1. Active Directory trusts originating from Windows 2000 may lack proper identification as intra-forest trusts.
2. The TRUST_ATTRIBUTE_WITHIN_FOREST flag, introduced in Windows 2003, was not retroactively applied.
3. Upgraded domains maintain zero trust attributes, misidentifying internal trusts as potentially insecure external ones.
4. CrossRef objects can accurately determine if a trust is intra-forest or external.
5. External trusts lack a dedicated flag, often appearing as trustAttributes=0.
6. AD administrative tools may still identify correct trust types despite missing flags.
7. Tenable conducted lab tests confirming the persistence of the legacy issue.

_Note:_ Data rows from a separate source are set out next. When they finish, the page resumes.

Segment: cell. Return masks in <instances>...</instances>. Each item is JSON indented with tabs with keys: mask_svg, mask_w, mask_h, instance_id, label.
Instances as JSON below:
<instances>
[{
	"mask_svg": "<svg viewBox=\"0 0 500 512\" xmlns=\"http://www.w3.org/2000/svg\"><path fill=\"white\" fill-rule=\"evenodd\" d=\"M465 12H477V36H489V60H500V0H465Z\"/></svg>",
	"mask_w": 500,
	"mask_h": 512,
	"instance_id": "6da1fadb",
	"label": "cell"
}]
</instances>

8. The issue affects security-analysis tools by confusing internal and external trusts.
9. New interpretation methods have been validated in real-world environments.
10. Tenable’s discovery aims to improve trust management in legacy AD environments.

TAKEAWAYS:

1. Windows 2000 intra-forest trusts may be misidentified due to absent flags.
2. CrossRef objects offer a solution for identifying trust types.
3. Upgrades do not resolve missing trust flags in older domains.
4. Accurate trust interpretation is vital for exposure management tools.
5. Awareness of this issue aids security professionals in managing legacy AD environments.